Das sind starke Worte! Wie sind dir denn die Lehrkräfte dieser Schule begegnet, und welchen Eindruck hast du überhaupt von ihnen gewonnen?
Oh, das hängt natürlich stark vom Lehrer ab. Aber ganz generell war man zu mir unglaublich nett, fantastisch. Man begegnete mir sehr entgegenkommend.
Für besondere Freundlichkeit sind wir Deutschen in der Welt nun nicht gerade berühmt. Reden wir über Klischees!
Oh, da haben Sie Recht. Kulturelle Klischees sind ja nicht immer falsch, denke ich. Letztesl Jahr war ich zum Beispiel in Texas. Es war sehr gut, aber die Gemeinplätze über Texas sind so abwegig nicht.
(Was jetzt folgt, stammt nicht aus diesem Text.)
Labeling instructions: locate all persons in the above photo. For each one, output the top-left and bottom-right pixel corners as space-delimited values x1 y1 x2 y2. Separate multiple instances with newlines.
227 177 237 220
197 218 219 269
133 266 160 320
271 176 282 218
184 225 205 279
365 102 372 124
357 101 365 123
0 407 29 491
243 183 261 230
Sie wissen tatsächlich nichts über Geographie. Das Klischee trifft also zu.
Und hier in Deutschland?
Hier in Deutschland ist es etwas komplizierter. Die meisten Leute begegneten mir freundlich. Was aber stimmt: Deutsche sind sehr organisiert, und die Lehrkräfte tragen die Organisation in die Klasse und die Kurse.
Das finde ich interessant. Es gibt nämlich gerade einen Diskurs darüber, ob die sogenannten deutschen Tugenden derzeit ein wenig schwinden.
Da Sie es sagen, über manches habe mich schon gewundert, etwa darüber, dass das Römisch-Germanische Museum nicht offen war. Aber ganz grundsätzlich ist man in Deutschland viel organisierter, das ist wirklich so.
Magst du ein Beispiel geben?
Kar. In Spanien habe ich manchmal Montags, Dienstags, Mittwochs, Donnerstags Klausuren, weil das nicht zentral organisiert wird und niemand sich abspricht. So machen wir uns selbst das Leben schwer. Aber natürlich hat auch Spanien viele guten Seiten, ich denke, wir haben zum Beispiel auch sehr gute Universitäten. Hier in Deutschland gibt es aber viel mehr Möglichkeiten – mehr scholarships. In Spanien gibt es das in der Form nicht, dabei haben wir viel Potential.
Lieber José, ich danke dir herzlich für dieses Gespräch!